Le ragioni aritmetiche per unirsi e provare a rientrare in carreggiata, però, devono necessariamente diventare anche punti politici, altrimenti il rischio è che vada a finire come in Umbria, dove nove mesi fa la prima alleanza giallorossa è stata sbriciolata dalla leghista Donatella Tesei. È per questo che il pontiere Gianluca Busilacchi (Articolo Uno) ce la sta mettendo tutta per trovare un’intesa prima di tutto di natura programmatica con il M5S. «Il problema – confessa un grillino molto ortodosso – è che la trattativa in sé non esiste: ci chiedono di unirci a una coalizione che ha già pronto tutto, dal candidato al programma. Noi dovremmo soltanto portare i nostri voti…».
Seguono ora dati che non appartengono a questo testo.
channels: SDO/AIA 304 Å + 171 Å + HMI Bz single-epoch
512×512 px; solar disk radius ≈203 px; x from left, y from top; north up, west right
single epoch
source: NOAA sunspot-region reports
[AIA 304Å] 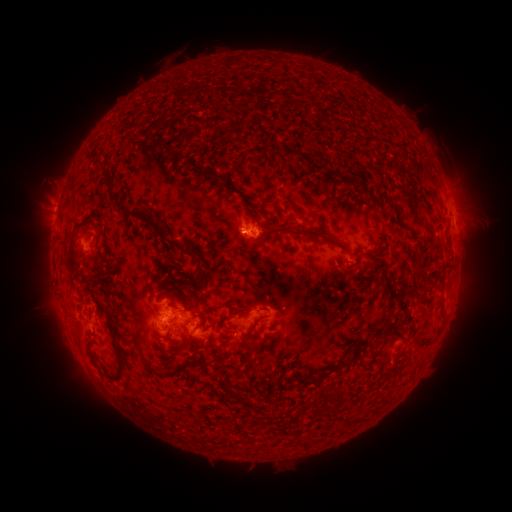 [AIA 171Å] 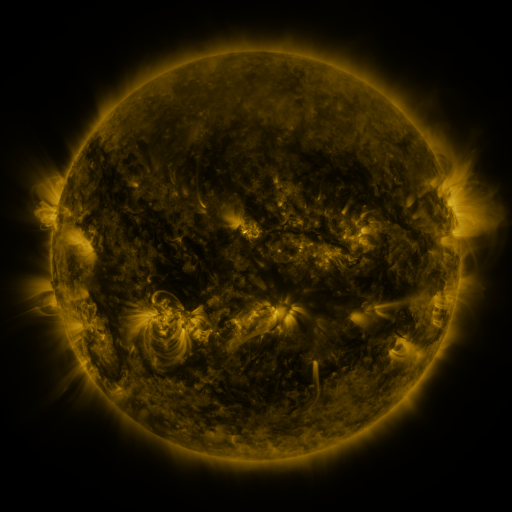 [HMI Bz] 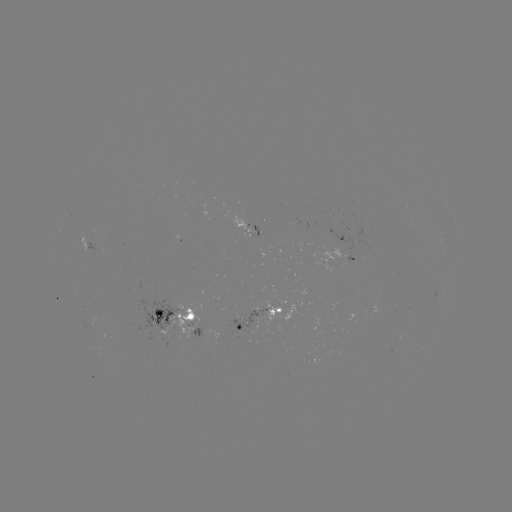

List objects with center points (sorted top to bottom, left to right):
spotted active region: (451, 201)
spotted active region: (343, 239)
spotted active region: (351, 260)
spotted active region: (174, 313)
spotted active region: (259, 318)
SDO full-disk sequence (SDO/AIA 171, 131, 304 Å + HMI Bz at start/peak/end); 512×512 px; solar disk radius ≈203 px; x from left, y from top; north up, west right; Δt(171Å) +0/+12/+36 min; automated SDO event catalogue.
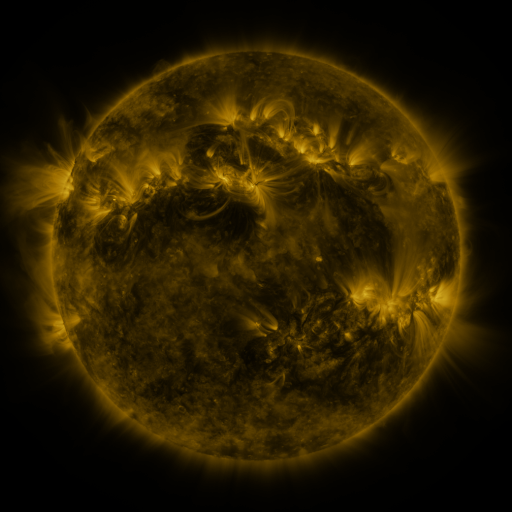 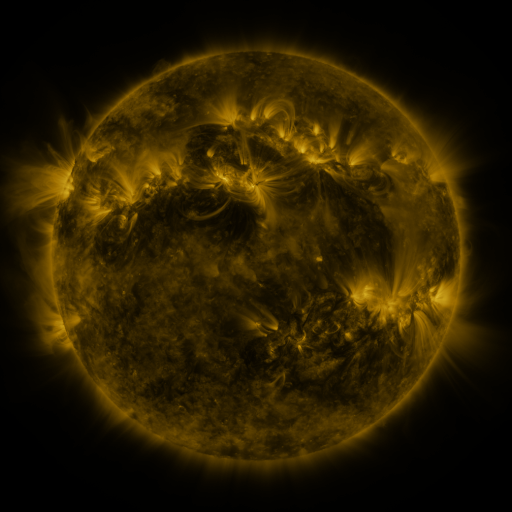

Il candidato del centrosinistra Maurizio Mangialardi, in effetti, è già in piena campagna elettorale e ogni giorno gira per la regione, apre tavoli, interviene in dibattiti, presenzia in conferenze, arringa le associazioni di categoria, riempie i teatri e prova a convincere tutti che l’impresa di battere la destra è possibile. «Partiamo in leggero svantaggio – ha ammesso durante un incontro a San Severino, in provincia di Macerata -, ma io ho 120 sindaci dalla mia parte». Il refrain da qui alle elezioni di settembre, per il resto, riguarderà la necessità di alzare gli scudi per respingere «la destra nostalgica» il cui candidato al momento si ricorda solo per una serie di foto che lo immortalano a una cena dell’ottobre scorso per celebrare la memoria della Marcia su Roma. Il comitato elettorale di Mangialardi si confronta spesso con i tipi dell’agenzia Consenso di Faenza, già vista all’opera qualche mese fa in Emilia Romagna al fianco del vittorioso Stefano Bonaccini, e molte delle frasi che si dicono sembrano essere in qualche modo un seguito di quella campagna, se poi i risultati saranno gli stessi è però tutto da dimostrare.
La grande incognita, al netto di tutto, resta però nei numeri e bisognerà capire quanto un Pd abituato a farla da padrone nelle Marche sarà capace di vestire i panni dell’inseguitore di una destra mai così forte.